Recently, as I was preparing to commit 7 to 10 hours a week to a goal in my already full schedule, I did an exercise consistent with the traditional time management processes I cut my teeth on. I created a weekly calendar color-coded by committed time, flexible time, and open time. (Do this yourself–it isn’t a task to delegate! If you are an MS Outlook user, you can create a blank weekly calendar with which to work.)
In that simple visual artifact, I learned several things.
- I discovered a basic time management mistake–I had not accounted for the “small transitions” between major activities. Week after week, there was one time slot where things never quite flowed. The more focused I was, the more I got done but the more pressed and stressed I felt. Looking at the calendar, I saw why. In that 1.5-hour time slot, I had two hours of activities and failed to account for the transitions between them. I’ve coached leaders on similar behaviors and on helping change cultures to better fulfill commitments. Sometimes, it’s getting a handle on the “little transitions” that makes the critical difference between success and failure.
- With so much of my life about “doing,” the more important my “non-doing” time (meditation) becomes. I learned long ago that my meditation practice should not cause more stress than it relieves! It took many more years for me to be okay with a “mere” 20 minutes. A short meditation, I found, contributes to frequency and consistency whereas a daily hour-long meditation becomes a burden that won’t be sustained.
- Seeing the visual of my schedule was like strength training for my management skills. It helped me get rigorously selective. I challenged how I was choosing to invest my time. As a result, I became much more intentional. In fact, I am so clear that sometimes I have to catch myself, softening my “no” when someone has asked for time that I cannot easily offer or do not want to offer.

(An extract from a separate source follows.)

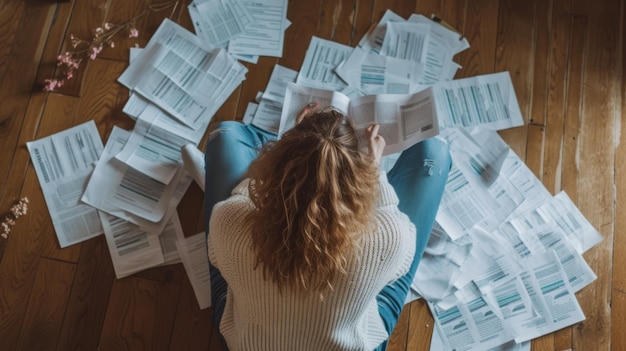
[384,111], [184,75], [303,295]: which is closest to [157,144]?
[184,75]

So, if you “don’t have time,” try my exercise. You may be able to find some. And if not, here’s to hoping the exercise helps you get rigorous about how you are managing that leadership and life investment.
And if you’ve mastered the essentials? Then consider further enriching them with other processes and philosophies such as David Allen’s Getting Things Done: The Art of Stress Free Productivity and Jim Loehr’s The Power of Full Engagement: Managing Energy Not Time is the Key to High Performance and Personal Renewal.